Forum: Managing VoltDB

Post: VoltDB sharding key hash function

VoltDB sharding key hash function
seo01
Sep 28, 2010
I want a 2 node VoltDB install. The column I plan to shard on is our client id. At the moment we have 2 very large clients making up the majority of our data. I want these to end up on different nodes. Can someone point me toward the hash function for the sharding key in the src code so I can double check this will happen? The data type of this column is a VARCHAR(16).
More Info
jhugg
Sep 28, 2010
As for the partitioning...

First, Here is the code:

https://source.voltdb.com/browse/Engineering/trunk/src/frontend/org/volt...
You want to look at the hashinate() method.

If you use an integer for the partition key, then we simply use a modulo hash to assign values to partitions (for now).

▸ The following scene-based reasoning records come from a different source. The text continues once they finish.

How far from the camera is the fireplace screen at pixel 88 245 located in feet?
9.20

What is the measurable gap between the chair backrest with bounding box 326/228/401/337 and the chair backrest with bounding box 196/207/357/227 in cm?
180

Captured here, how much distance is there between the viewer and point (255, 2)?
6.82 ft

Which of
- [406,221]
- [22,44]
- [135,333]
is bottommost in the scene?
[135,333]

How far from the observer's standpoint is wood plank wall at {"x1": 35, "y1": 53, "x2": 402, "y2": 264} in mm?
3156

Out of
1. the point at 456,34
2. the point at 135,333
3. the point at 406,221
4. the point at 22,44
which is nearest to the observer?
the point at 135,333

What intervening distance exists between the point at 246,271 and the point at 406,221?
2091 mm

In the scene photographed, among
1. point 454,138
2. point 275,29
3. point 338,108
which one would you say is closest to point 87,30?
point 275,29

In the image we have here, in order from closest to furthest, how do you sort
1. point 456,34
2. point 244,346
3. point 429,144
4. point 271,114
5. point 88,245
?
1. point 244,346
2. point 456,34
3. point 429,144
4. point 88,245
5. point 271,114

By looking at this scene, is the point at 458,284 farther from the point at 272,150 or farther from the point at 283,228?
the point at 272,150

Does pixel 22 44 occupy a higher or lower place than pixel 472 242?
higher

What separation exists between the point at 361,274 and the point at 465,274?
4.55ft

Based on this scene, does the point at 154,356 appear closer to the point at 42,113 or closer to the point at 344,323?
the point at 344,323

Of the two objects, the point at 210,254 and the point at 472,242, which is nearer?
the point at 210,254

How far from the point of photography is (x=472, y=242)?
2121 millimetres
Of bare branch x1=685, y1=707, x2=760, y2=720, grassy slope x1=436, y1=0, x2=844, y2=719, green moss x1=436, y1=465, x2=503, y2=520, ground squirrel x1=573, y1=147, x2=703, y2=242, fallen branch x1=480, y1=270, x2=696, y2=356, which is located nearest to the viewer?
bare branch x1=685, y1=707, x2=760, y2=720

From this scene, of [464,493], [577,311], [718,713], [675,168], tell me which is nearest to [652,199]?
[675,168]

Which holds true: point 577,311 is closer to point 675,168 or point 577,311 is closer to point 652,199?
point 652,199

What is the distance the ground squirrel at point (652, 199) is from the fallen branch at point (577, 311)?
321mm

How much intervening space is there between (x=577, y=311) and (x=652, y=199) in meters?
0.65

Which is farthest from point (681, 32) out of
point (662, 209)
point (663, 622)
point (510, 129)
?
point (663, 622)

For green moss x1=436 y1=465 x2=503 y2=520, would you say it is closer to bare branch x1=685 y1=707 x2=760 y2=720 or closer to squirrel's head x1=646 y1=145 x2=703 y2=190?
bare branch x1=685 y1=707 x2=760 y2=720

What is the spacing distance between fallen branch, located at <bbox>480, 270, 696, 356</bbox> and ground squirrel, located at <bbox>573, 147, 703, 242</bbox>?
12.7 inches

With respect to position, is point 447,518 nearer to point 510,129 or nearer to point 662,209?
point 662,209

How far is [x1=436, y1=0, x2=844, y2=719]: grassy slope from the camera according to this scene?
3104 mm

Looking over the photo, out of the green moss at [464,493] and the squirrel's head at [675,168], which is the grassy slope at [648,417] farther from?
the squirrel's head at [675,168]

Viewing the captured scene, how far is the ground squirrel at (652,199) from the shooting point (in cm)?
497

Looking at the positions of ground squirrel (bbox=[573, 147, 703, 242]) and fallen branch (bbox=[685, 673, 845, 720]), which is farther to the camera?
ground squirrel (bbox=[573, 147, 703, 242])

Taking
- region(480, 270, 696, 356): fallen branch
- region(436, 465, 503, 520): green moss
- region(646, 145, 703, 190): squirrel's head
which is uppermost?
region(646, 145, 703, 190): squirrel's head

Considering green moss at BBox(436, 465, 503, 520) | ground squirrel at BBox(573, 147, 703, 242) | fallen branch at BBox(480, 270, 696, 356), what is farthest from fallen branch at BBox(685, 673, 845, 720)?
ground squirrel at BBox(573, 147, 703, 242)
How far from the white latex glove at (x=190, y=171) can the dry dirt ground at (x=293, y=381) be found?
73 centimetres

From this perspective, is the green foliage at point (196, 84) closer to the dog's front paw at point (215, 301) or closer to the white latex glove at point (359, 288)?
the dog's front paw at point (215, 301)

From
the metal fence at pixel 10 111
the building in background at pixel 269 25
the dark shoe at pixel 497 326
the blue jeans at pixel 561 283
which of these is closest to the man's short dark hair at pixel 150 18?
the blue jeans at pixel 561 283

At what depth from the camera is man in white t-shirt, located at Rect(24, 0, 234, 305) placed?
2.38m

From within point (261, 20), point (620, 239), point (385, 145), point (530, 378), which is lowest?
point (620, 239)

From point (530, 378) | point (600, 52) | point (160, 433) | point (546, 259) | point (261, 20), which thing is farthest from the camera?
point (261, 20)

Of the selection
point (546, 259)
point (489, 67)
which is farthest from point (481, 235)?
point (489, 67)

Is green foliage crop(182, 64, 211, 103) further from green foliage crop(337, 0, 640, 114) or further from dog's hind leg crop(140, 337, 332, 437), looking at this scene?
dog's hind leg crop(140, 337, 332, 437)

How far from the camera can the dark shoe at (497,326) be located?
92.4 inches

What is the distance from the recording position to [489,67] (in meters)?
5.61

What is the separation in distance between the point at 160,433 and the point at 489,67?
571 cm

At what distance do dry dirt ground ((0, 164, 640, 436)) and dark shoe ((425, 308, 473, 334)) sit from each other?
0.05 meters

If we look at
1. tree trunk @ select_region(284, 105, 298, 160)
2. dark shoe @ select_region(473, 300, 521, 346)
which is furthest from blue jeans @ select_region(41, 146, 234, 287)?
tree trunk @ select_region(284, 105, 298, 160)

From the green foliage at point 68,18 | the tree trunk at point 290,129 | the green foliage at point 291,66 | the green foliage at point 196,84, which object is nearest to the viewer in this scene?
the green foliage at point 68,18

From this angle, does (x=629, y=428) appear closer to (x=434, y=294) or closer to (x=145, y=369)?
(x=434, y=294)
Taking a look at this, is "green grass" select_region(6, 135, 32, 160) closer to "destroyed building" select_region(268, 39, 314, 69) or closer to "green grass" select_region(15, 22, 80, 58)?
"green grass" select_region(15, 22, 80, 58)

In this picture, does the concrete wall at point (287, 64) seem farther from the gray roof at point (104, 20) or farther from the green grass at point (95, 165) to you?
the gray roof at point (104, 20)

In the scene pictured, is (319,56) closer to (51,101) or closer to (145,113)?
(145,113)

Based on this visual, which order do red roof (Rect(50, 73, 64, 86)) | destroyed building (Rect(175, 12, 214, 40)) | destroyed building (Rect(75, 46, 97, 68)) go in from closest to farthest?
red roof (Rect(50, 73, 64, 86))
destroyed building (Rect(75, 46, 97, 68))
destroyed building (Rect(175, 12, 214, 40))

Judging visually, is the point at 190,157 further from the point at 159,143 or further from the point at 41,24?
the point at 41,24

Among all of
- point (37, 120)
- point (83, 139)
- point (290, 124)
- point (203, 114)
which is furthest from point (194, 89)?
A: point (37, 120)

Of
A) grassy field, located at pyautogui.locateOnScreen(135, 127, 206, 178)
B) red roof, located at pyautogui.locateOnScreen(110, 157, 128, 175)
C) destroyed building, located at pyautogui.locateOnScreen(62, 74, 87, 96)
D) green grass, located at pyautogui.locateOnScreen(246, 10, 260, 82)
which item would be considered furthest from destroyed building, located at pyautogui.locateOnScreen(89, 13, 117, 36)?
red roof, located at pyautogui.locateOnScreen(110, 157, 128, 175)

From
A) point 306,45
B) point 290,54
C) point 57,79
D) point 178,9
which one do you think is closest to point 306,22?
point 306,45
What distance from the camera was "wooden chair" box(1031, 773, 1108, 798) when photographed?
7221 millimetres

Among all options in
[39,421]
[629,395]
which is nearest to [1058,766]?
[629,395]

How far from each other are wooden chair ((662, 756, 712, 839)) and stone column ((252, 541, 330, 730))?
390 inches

In a two partition cluster, odd values go to one partition and even values go to another partition. If you have more partitions, you can predict which values go where based on simple modulo math.

For strings, we convert the string to the UTF-8 encoded bytes and mash them together, then modulo the result. This will be much harder to guarantee that two different values will map to different partition. If you know the two values in advance, you could try the math out and see.

So if you have two partitions, and one partition per node, then it's easy to tell which node a customer will map to. If you have more partitions than nodes, it's trickier.

In the future, we would like to give the user more control over how values are mapped to partitions, but for now, we suggest that if the current method doesn't meed your needs, create a map of a complex type to integers yourself, then we can partition on the integers.

As for the two nodes...

Note that VoltDB partitions on a CPU core level. A machine with 4 cores might have 4 partitions of data (user configurable). If you put one partition on each box, then you are probably not effectively using all the cores in your machine. You may want to consider running two partitions per box and using the second box for redundancy.

Another thing to consider when the cardinality of your partition column is low is that you won't be able to scale the database size by adding more nodes than partition key values.

Still, none of this may matter. VoltDB is very very fast and you may have lots of headroom on a single machine with a redundant backup node. We encourage you to try it out and see how it performs for your app. Let us know if you have any questions along the way.

==
EDIT: We've since moved our code to GitHub. The new location of the hashing function is here: https://github.com/VoltDB/voltdb/blob/master/src/frontend/org/voltdb/The...
Are VARCHARs stored internally as Strings?
monster
Oct 2, 2010
As for the partitioning...

First, Here is the code:

https://source.voltdb.com/browse/Engineering/trunk/src/frontend/org/volt...
You want to look at the hashinate() method.

If you use an integer for the partition key, then we simply use a modulo hash to assign values to partitions (for now). In a two partition cluster, odd values go to one partition and even values go to another partition. If you have more partitions, you can predict which values go where based on simple modulo math.



I looked at the code for the hashing that you linked to, and saw that the key can be either a Number or a String, and that the String is converted to UTF-8 to find the hash value. It is unclear to me if that code is meant to run on the server or the client. So I was wondering if you store VARCHARs internally as Strings in memory, because storing them as UTF-8 byte[] would probably save you about 50% memory for "bigger" Strings, since Strings are a char[], and a char is two bytes, but most char in Strings are going to be 7-bit ASCII anyway?
String storage format
rbetts
Oct 2, 2010
I looked at the code for the hashing that you linked to, and saw that the key can be either a Number or a String, and that the String is converted to UTF-8 to find the hash value. It is unclear to me if that code is meant to run on the server or the client. So I was wondering if you store VARCHARs internally as Strings in memory, because storing them as UTF-8 byte[] would probably save you about 50% memory for "bigger" Strings, since Strings are a char[], and a char is two bytes, but most char in Strings are going to be 7-bit ASCII anyway?



At the storage layer, VARCHARs are length (in bytes) preceded char[] storing UTF-8 encoded data.